### TEXTO DA PÁGINA
######
Indo de encontro ao cenário de apagamento, família, amigos e fãs de Caio seguem mobilizados pela continuidade do legado construído pelo autor. A Associação de Amigos do Caio Fernando Abreu (AACF) batalha desde 2010 em diferentes frentes para manter a memória do autor viva e presente através de exposições, saraus e outras manifestações culturais. O projeto Caio na Memória Viva, que realizou o festival Caio Entre Nós, foi financiado por meio de um edital do Sistema Pró-Cultura do governo estadual do Rio Grande do Sul, que possibilitou sua execução entre outubro e novembro de 2022. Com a chegada da data de validade do apoio financeiro, no entanto, o projeto teve que ser parado devido à falta de verba.
Atual presidente da AACF, Rodrigo conta que a falta de auxílio monetário dificulta a continuidade ou mesmo a execução de muitas propostas, que acabam nunca saindo do papel. “Muitos projetos não conseguem se manter por muito tempo, não só pela falta de recursos financeiros, mas também recursos humanos, porque todas as pessoas na associação são voluntárias”, explica.
######
### TAREFAS DO EXERCÍCIO
1) Por favor, repita palavra por palavra o trecho do texto sobre o legado de Caio Fernando Abreu que vai de "Indo de encontro" até "falta de verba.", inclusive.
2) Retome o texto sobre o legado de Caio Fernando Abreu a partir do ponto em que ele termina.

### Itens de um conjunto de dados
######
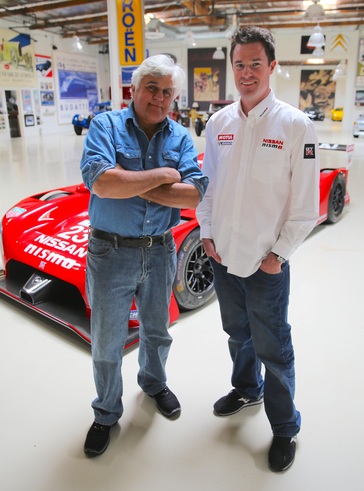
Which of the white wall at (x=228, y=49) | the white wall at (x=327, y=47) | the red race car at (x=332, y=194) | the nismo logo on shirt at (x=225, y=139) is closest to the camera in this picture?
the nismo logo on shirt at (x=225, y=139)

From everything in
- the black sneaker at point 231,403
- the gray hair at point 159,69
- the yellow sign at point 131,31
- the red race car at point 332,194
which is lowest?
the black sneaker at point 231,403

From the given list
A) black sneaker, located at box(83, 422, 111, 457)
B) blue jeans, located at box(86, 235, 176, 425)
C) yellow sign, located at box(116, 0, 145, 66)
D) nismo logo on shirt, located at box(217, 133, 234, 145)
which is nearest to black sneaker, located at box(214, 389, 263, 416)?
blue jeans, located at box(86, 235, 176, 425)

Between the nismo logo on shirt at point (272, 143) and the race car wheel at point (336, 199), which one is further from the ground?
the nismo logo on shirt at point (272, 143)

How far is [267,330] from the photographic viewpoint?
1.69 meters

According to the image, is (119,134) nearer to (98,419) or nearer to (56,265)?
(98,419)

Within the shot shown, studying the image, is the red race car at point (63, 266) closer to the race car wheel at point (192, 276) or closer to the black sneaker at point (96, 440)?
the race car wheel at point (192, 276)

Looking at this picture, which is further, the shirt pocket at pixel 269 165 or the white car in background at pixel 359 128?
the white car in background at pixel 359 128

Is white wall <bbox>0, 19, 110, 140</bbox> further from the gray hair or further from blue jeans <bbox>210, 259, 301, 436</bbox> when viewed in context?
blue jeans <bbox>210, 259, 301, 436</bbox>

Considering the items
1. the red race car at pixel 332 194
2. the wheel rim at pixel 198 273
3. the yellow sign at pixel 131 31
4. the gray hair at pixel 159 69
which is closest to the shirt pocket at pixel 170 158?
the gray hair at pixel 159 69

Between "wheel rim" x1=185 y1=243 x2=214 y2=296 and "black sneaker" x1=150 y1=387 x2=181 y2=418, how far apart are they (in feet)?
3.09

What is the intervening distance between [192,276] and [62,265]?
886 millimetres

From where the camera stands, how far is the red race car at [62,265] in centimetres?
272

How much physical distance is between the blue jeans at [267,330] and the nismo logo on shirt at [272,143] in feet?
1.55

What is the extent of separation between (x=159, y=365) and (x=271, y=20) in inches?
716
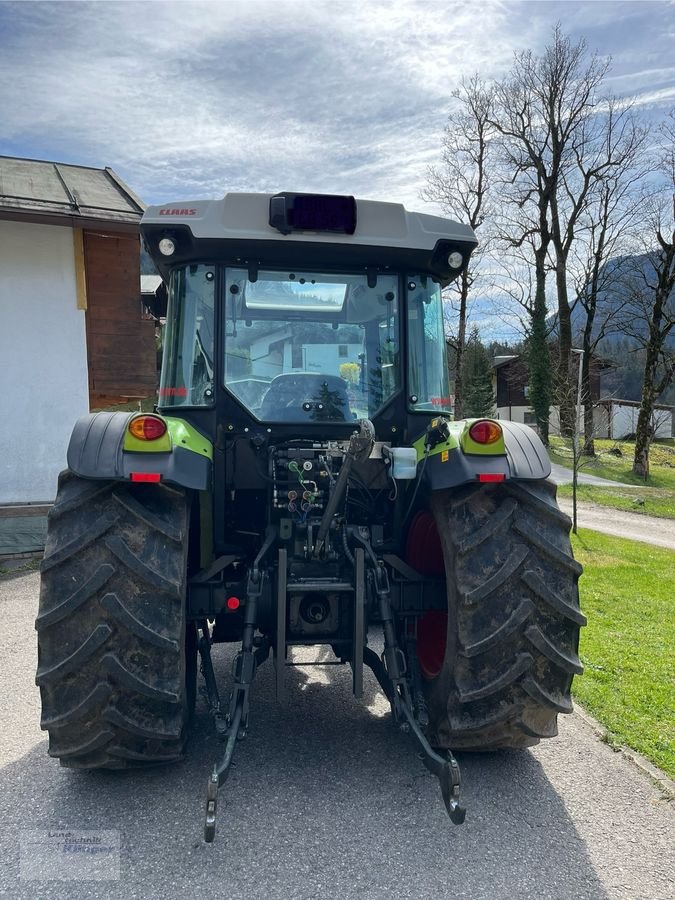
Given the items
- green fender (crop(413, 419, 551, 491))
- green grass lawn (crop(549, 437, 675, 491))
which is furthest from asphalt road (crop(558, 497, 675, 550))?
green fender (crop(413, 419, 551, 491))

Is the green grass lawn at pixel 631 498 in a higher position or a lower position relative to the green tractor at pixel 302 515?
lower

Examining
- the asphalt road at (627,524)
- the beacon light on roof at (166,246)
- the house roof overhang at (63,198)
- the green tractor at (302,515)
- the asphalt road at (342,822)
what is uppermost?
the house roof overhang at (63,198)

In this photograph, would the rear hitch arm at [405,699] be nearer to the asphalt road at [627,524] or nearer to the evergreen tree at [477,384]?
the asphalt road at [627,524]

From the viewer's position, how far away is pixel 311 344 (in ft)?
13.3

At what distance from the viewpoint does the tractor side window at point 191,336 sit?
######
### RESPOSTAS POR TAREFA
1)
Indo de encontro ao cenário de apagamento, família, amigos e fãs de Caio seguem mobilizados pela continuidade do legado construído pelo autor. A Associação de Amigos do Caio Fernando Abreu (AACF) batalha desde 2010 em diferentes frentes para manter a memória do autor viva e presente através de exposições, saraus e outras manifestações culturais. O projeto Caio na Memória Viva, que realizou o festival Caio Entre Nós, foi financiado por meio de um edital do Sistema Pró-Cultura do governo estadual do Rio Grande do Sul, que possibilitou sua execução entre outubro e novembro de 2022. Com a chegada da data de validade do apoio financeiro, no entanto, o projeto teve que ser parado devido à falta de verba.

2)
Lara, que também é membro da associação e já contribuiu na curadoria de exposições sobre a obra de Caio, destaca a habilidade do autor de cultivar uma comunidade como a AACF através de sua arte, mesmo tanto tempo após sua morte.
“Quem conheceu o Caio fala que ele tinha esse poder de conectar as pessoas, de ser ponte. E eu creio que, mesmo não estando mais aqui, esse poder continua existindo, e quem proporciona tudo isso é a literatura dele, que também é ele, de alguma forma”
Lara Souto Santana
Rodrigo também descreve os projetos que implementou enquanto secretário de Cultura em Santiago para a preservação do legado do autor: inaugurado em 2016, o Memorial da Poesia Contemporânea, que conta com exposições permanentes voltadas à obra de Cácio Machado, Ney Aramy Dornelles e de Caio, tem uma ala imersiva voltada apenas aos trabalhos do autor. Além disso, o busto do escritor ocupa a principal esquina da Rua dos Poetas, no centro da cidade, que homenageia os mais célebres artistas santiaguenses. “A gente lutou muito pra manter o Caio em foco”, conta.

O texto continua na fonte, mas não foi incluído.